| Exercise data |
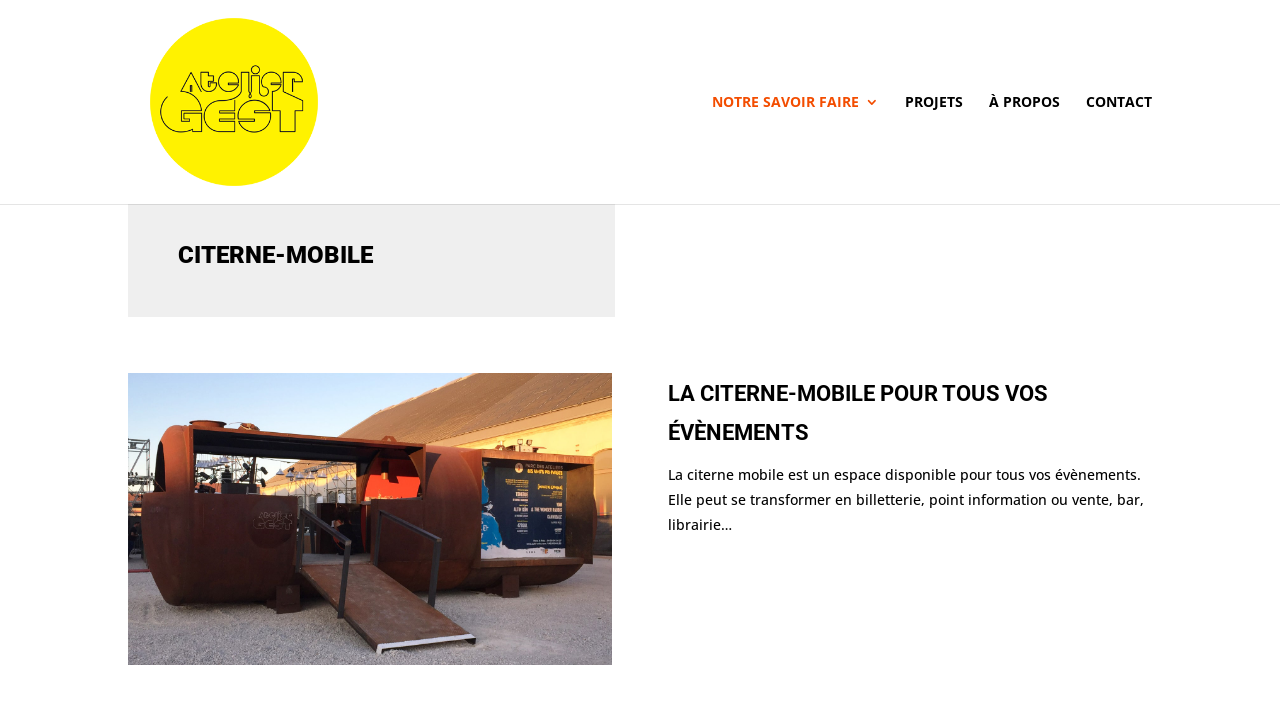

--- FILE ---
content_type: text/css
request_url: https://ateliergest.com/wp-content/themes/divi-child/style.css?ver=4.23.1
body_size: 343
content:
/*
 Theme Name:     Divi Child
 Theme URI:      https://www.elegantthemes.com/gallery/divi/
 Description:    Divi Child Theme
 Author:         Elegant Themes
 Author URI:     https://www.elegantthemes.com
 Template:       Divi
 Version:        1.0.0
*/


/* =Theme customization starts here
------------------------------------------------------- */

| Description of the task |
Copy out every entry above exactly. Leave the pictures out.

| Response below |
--- FILE ---
content_type: text/css
request_url: https://ateliergest.com/wp-content/themes/divi-child/style.css?ver=4.23.1
body_size: 343
content:
/*
 Theme Name:     Divi Child
 Theme URI:      https://www.elegantthemes.com/gallery/divi/
 Description:    Divi Child Theme
 Author:         Elegant Themes
 Author URI:     https://www.elegantthemes.com
 Template:       Divi
 Version:        1.0.0
*/


/* =Theme customization starts here
------------------------------------------------------- */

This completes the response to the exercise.